P: Vocês estão no mercado há 18 anos. Quais são as principais mudanças que vocês sentiram neste período? E, hoje, a arte é mais ou menos relevante na comunicação do que era em 2001?
R: A principal mudança sem dúvida foi essa mudança do analógico para o digital. Nós somos parte da geração de transição, que nasce com lápis e papel, valoriza um trabalho executado manualmente e chega ao digital à partir dessa lente. Isso deixa em nós um registro, uma maneira de ver o mundo. Gostamos de fazer uma coisa por vez ao invés de ser multitask, gostamos quando podemos estar na rua e não só na tela do computador, achamos que não precisa conhecer Berlim antes de ir a Caruarú, entendemos a natureza não antagoniza com a tecnologia e que ser tecnofóbico não muda o mundo!
Nossos trabalhos artísticos sempre transitaram entre o analógico e o digital, o local e o global, público e o privado, e isso permeia e está presente em nossas atitudes e pensamento. Acreditamos que cada vez mais o valor do artístico/criativo será maior, pois todo o lado operacional e técnico será automatizado.
P: Desde a fundação do estúdio, vocês provavelmente testaram diferentes modelos organizacionais, né? Mais hierarquizado vs menos hierarquizado, mais centralizado vs mais descentralizado… Hoje, qual é modelo que funciona melhor para um coletivo de criação como o Bijari?
R: Esta é uma discussão constante no Bijari. Sempre acreditamos em modelos horizontais e fluidos, evitando colocar os sócios e colaboradores e caixas e cargos definidos. Acreditamos que a potência do nosso trabalho é fruto deste modelo, em que as pessoas assumem papéis diferentes a cada projeto e que podem buscar novos caminhos, linguagens e pesquisas. Hoje temos um time multidisciplinar, com foco em design de vídeo e projetos de espaço. Mas nossa atuação é tão ampla que os profissionais do nosso time estão em constante aprendizado e desenvolvimento.

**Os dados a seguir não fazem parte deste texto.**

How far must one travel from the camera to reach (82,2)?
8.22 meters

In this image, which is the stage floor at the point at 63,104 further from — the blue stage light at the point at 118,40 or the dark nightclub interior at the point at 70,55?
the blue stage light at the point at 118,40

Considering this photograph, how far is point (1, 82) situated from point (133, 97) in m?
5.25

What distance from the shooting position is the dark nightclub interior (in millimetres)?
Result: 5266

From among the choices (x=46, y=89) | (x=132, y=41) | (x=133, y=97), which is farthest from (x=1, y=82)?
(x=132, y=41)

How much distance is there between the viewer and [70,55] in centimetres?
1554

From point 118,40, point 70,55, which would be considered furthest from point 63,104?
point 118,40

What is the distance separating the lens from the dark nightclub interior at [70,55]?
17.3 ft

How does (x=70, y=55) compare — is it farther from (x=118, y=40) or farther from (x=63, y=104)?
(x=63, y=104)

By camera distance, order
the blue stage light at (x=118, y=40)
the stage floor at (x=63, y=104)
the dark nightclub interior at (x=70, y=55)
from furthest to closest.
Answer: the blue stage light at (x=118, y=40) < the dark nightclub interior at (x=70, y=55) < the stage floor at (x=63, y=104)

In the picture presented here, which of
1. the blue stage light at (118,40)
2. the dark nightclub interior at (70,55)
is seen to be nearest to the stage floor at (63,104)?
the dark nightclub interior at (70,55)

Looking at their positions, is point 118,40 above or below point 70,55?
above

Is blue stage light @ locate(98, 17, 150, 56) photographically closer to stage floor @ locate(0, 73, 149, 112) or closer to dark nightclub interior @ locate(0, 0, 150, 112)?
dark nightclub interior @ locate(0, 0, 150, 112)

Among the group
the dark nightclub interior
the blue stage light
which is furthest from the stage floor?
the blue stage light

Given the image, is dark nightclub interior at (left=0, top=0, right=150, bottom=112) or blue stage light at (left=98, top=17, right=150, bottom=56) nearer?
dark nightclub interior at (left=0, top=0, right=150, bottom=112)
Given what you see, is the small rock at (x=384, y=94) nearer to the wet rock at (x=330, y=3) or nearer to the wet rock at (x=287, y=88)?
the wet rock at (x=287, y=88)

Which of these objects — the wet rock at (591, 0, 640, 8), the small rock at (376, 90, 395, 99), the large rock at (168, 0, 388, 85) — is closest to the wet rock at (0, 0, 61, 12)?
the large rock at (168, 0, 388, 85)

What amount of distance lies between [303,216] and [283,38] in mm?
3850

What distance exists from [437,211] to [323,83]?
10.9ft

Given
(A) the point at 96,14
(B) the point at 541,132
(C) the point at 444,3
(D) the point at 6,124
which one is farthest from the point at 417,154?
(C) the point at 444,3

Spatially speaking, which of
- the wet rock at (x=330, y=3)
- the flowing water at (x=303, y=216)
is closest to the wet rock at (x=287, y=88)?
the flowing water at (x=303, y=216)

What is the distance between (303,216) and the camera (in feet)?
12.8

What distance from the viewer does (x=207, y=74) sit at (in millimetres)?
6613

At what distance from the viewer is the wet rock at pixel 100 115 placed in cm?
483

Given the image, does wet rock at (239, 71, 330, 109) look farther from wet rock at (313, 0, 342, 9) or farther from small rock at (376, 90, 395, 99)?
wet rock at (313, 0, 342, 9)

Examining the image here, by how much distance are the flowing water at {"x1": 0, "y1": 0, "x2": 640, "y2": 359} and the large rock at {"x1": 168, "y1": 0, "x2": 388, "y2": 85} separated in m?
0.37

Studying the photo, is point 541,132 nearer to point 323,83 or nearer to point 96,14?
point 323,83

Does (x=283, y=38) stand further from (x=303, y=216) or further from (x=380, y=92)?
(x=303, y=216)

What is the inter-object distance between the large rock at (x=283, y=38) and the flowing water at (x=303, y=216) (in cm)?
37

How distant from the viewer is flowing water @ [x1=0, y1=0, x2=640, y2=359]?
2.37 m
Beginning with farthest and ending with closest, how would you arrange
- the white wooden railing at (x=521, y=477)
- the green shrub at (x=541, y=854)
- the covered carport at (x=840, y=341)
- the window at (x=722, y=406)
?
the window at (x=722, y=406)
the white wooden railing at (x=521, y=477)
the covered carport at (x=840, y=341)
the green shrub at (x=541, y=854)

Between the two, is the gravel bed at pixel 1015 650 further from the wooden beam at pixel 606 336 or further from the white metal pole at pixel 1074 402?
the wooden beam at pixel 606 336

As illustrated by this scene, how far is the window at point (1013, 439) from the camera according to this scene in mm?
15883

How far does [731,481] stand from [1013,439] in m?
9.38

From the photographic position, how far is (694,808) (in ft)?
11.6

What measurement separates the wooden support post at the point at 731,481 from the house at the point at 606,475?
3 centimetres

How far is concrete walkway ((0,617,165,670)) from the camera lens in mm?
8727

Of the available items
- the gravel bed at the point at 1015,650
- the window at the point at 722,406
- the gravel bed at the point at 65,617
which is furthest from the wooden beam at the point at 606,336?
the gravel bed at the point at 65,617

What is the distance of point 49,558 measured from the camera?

P: Por fim, contem uma curiosidade sobre o Bijari que pouca gente do mercado sabe, mas vocês acham que todos deveriam saber!
R: Uma de nossas obras/intervenções mais famosas, o Carro Verde — que já participou de exposições, Bienais, eventos de marcas, etc — começou quase que por acaso. Fizemos uma ativação para a Motorola com caçambas que viravam jardins na cidade e, ao final do projeto, sobraram algumas plantas. Simultaneamente, um carro foi abandonado na porta do estúdio. Juntamos os dois e surgiu o primeiro Carro Verde, devidamente fotografado e compartilhado.
A história poderia terminar ai, mas quase 1 ano depois recebemos uma ligação estranha: um curador de uma centro de arte contemporânea (Rotor) em Graz, na Áustria, perguntando se não queríamos participar de uma exposição com a nossa obra que estava publicada:
– Que obra?
– O carro!
– Que carro?
– O carro com as plantas!
– “Tem um cara aqui querendo um carro com plantas. Alguém sabe do que se trata???”
Até que ligamos os pontos e o Carro Verde nasceu como arte, com sua estreia oficial em terras austríacas (a dificuldade foi achar um carro abandonado. Os austríacos não tinham ideia que isso pudesse existir…).
Já se passaram 10 anos, o Carro Verde passou por inúmeras versões, foi apreendido, virou ônibus, ganhou descendentes pelo Brasil e pelo mundo e, há quatro anos, virou bicicleta. Mas isso é outra história.